## [Document]

I can now catch the verbose Sire error message in BioSimSpace and suggest a solution. In this case it's one of the MCS matches that fails, rather than all of them. I'm not sure whether to just discard this result, or suggest a workaround, e.g. minimisation.

@lohedges
Copy link
Member

In this particular case there are of the order of 100+ matches that are being scored and only one fails. I think I'll just warn but not error when this happens during scoring. I can't see how it can happen during alignment itself, unless the user is passing in a custom mapping, i.e. the mapping would have already failed during the scoring stage.

@lohedges
Copy link
Member

Weirdly, if I take the failed mapping from the scoring and just call the rmsdAlign function based on that, then I don't see the error. The call to the underlying Sire move functionality is identical in both cases.

@lohedges
Copy link
Member

lohedges commented Mar 23, 2022

Looks like GitHub actions isn't working. I'll try to re-trigger the Sire build tomorrow, then push the BioSimSpace changes when it's run.

@msuruzhon
Copy link
Collaborator Author

That's great, thanks for fixing this so quickly @lohedges .

@msuruzhon
Copy link
Collaborator Author

Hi again @lohedges, I wasn't sure whether to post a new issue but I have issues importing Sire when gsl=2.7.1 is used (as defined in the anaconda channel). If gsl=2.7 is used instead, it imports fine, so maybe we should pin this dependency? Is it something that you could reproduce as well? Thanks.

## [Set task A]
Which lines of the listing contain the string "long"? Show each of them in full, treating case as significant.

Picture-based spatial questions
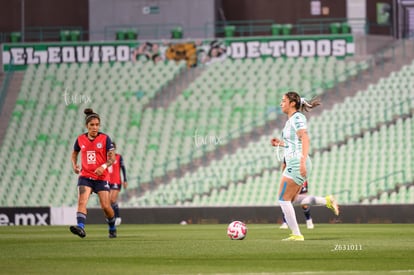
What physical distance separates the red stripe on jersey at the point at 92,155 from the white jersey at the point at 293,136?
11.5 ft

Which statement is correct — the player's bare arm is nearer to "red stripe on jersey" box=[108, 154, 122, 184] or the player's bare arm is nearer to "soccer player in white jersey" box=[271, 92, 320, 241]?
"soccer player in white jersey" box=[271, 92, 320, 241]

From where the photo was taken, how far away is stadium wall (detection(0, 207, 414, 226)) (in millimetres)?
30031

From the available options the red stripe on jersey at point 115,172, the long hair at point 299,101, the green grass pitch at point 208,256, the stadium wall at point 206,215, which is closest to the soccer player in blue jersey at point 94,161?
the green grass pitch at point 208,256

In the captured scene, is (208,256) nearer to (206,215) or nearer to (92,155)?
(92,155)

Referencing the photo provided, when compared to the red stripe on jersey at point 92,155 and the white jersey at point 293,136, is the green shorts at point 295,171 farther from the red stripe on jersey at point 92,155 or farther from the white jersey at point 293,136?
the red stripe on jersey at point 92,155

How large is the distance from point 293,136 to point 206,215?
14625mm

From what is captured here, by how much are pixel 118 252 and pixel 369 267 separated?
14.1ft

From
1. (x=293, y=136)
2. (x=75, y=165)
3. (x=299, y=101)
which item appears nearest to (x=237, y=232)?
(x=293, y=136)

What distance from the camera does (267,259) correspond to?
13.5m

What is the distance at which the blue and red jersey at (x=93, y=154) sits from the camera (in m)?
18.8

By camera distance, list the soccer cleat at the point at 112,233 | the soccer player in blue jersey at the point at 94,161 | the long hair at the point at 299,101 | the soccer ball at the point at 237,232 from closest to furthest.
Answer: the long hair at the point at 299,101 < the soccer ball at the point at 237,232 < the soccer player in blue jersey at the point at 94,161 < the soccer cleat at the point at 112,233

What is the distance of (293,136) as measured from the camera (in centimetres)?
1716

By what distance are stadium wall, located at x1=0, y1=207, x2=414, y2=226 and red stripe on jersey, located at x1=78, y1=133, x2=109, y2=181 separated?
493 inches

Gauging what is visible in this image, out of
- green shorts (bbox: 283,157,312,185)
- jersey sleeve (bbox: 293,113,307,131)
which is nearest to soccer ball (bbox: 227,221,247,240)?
green shorts (bbox: 283,157,312,185)
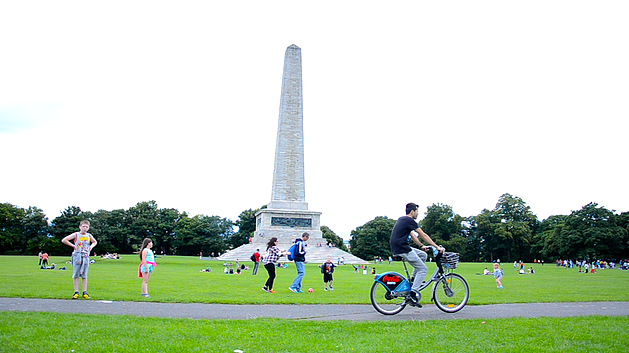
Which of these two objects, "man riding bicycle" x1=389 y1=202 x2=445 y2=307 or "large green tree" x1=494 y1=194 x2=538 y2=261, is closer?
"man riding bicycle" x1=389 y1=202 x2=445 y2=307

## [Set task B]
What software, packages, or services does the thread mention by name, not counting function names?

## [Exercise solution A]
From the available options the red stripe on jersey at point 115,172, the long hair at point 299,101, the green grass pitch at point 208,256, the stadium wall at point 206,215, which is closest to the soccer player in blue jersey at point 94,161?
By camera distance, list the soccer cleat at the point at 112,233 | the soccer player in blue jersey at the point at 94,161 | the long hair at the point at 299,101 | the soccer ball at the point at 237,232 from closest to furthest.
Answer: the long hair at the point at 299,101 < the soccer ball at the point at 237,232 < the soccer player in blue jersey at the point at 94,161 < the soccer cleat at the point at 112,233

## [Exercise solution B]
Sire, BioSimSpace, GitHub actions, gsl, anaconda